In July, Iraq announced that Mosul, the country’s second-largest city, was retaken from ISIS after about nine months of intense fighting. Since that decisive battle, the pace of Islamic State’s decline seems to have quickened.
US-backed forces in Syria have recaptured about three-quarters of Raqqa, the ISIS headquarters, after about four months of fighting in the city.
ISIS’ fierce reputation rested partly on the willingness of hardcore militants to fight to the last man, and the militants rarely surrendered.
But many of the fanatical foreign fighters who initially provided the leadership have been killed and those remaining on the battlefield are conscripts, who often lack the will to fight.
“They’re coming out with their hands up, putting their weapons down – full scale surrender,” Funk said. “It’s a growing trend.”
“What we are hearing (from those who surrendered) is, ‘Our leaders have abandoned us, we haven’t been fed, we haven’t been paid,’” Funk said.
Last week ISIS leader, Abu Bakr al-Baghdadi released an audio exhorting his fighters to continue the battle. “I don’t think he’s having much of an effect,” Funk said. The day after the audio was released, several hundred fighters surrendered.
Fighters who surrendered or are captured are held by Iraqi or Kurdish forces.
ISIS swept into Iraq from Syria in 2014, capturing large swaths of territory. From a mosque in Mosul, al-Baghdadi announced the establishment of the group’s so-called caliphate.
Today, as few as 3,000 militants might remain in Iraq in Syria, down from estimates up to 30,000, though officials caution that the numbers aren’t a good measure of the group’s strength.

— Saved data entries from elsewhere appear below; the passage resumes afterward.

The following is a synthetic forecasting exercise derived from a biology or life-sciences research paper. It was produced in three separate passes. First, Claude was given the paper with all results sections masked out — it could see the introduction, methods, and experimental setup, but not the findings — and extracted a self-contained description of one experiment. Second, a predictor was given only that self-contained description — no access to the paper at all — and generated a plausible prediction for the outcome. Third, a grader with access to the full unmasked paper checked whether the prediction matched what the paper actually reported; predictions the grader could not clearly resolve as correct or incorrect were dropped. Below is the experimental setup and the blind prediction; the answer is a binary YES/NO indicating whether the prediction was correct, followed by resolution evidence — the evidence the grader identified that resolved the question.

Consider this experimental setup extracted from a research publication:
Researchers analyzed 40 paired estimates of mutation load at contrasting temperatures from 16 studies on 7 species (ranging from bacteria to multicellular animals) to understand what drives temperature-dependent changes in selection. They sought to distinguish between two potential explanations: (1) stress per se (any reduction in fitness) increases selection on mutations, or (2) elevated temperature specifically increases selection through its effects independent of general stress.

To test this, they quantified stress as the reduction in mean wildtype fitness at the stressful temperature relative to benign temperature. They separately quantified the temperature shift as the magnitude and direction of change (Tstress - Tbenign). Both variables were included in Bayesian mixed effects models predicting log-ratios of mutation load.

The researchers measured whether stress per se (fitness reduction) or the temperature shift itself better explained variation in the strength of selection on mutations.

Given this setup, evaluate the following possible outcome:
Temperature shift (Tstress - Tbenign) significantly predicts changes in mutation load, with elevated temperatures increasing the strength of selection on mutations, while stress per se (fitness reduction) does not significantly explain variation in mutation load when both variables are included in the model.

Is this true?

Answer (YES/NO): YES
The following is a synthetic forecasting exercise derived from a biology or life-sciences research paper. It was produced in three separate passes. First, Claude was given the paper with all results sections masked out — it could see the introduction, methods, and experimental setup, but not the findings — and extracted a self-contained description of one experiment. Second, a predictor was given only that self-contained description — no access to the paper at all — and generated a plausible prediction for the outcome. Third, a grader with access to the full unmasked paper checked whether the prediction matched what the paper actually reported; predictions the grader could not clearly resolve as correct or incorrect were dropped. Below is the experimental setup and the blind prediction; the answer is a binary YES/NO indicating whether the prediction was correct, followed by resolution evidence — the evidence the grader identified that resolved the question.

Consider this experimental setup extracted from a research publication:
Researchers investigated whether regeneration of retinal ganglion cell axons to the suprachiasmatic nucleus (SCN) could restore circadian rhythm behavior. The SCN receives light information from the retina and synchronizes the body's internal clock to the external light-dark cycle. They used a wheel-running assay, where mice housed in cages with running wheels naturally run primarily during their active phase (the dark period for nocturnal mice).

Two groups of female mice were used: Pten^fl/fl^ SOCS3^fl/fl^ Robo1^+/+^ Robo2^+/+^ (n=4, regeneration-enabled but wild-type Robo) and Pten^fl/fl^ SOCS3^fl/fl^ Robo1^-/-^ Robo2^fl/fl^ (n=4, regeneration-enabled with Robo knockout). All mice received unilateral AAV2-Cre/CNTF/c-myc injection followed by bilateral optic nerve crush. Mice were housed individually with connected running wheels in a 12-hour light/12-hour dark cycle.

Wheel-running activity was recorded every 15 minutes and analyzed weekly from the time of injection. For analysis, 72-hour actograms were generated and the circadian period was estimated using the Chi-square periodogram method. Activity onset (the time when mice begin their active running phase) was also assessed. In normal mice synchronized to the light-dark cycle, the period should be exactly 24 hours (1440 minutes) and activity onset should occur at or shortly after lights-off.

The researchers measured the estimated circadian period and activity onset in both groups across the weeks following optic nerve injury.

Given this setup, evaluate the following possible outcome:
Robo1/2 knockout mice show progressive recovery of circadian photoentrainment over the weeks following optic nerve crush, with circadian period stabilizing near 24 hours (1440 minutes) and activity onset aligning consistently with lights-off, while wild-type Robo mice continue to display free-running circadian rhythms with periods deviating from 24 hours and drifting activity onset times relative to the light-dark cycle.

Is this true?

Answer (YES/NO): NO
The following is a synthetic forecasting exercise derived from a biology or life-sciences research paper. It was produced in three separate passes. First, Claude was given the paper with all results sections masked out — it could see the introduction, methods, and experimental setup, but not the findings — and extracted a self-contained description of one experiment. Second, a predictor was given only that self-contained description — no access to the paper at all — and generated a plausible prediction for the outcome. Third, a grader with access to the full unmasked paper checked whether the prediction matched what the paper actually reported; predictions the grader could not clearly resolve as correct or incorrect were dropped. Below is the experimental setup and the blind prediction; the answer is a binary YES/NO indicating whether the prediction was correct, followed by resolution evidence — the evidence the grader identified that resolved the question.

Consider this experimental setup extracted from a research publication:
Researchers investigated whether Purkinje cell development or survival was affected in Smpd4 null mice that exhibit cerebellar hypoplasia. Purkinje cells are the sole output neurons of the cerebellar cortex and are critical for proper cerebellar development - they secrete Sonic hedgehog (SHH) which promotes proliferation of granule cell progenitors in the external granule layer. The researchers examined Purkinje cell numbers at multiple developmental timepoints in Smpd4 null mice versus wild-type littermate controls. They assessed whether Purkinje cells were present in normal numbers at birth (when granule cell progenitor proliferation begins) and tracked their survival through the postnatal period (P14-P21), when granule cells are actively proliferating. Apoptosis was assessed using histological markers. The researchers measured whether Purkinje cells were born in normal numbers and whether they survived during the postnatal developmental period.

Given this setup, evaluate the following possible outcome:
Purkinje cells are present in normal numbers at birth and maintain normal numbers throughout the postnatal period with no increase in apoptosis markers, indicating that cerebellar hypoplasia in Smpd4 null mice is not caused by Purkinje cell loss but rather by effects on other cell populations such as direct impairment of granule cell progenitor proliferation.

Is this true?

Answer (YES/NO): NO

Terror groups like Islamic State have proven resilient, regenerating leaders and conscripting or recruiting new waves of fighters.
Coalition officials said the fight is not over, despite the progress. ISIS militants still control a string of towns and villages stretching along the Euphrates River in Iraq and Syria, where they are expected to make a last stand.
“It won’t be easy and won’t be quick,” Funk said.
The victory in Hawija came as Baghdad and Iraq’s Kurdish region remain in a political deadlock following a controversial Kurdish independence referendum. But on the battlefield Iraqi and Kurdish forces continue to collaborate, squeezing the jihadis who once controlled nearly a third of the country.
Abadi made the declaration on Thursday at a news conference in Paris with French President Emmanuel Macron, who has offered to help mediate between Iraq’s government and the autonomous Kurdish region, which voted for independence last week.
“I want to announce the liberation of the city of Hawija today,” Abadi said, calling it a “victory not just for Iraq but for the whole world.”
Still, Abadi’s government is struggling to contain the fallout from the independence vote, which, while not binding or expected to lead to the formation of a Kurdish state anytime soon, was rejected as illegal by the Baghdad government as well as neighboring Turkey and Iran.
Iraq’s central government has imposed a flight ban on the Kurdish region, while Turkey and Iran have sent troops to the land-locked region’s borders to signal their opposition to any redrawing of the map.
Turkish President Recep Tayyip Erdogan on Thursday appeared to threaten a blockade of the Kurdish region, saying: “All airspace will be closed, flights have already been banned. … Soon the borders will be closed too.”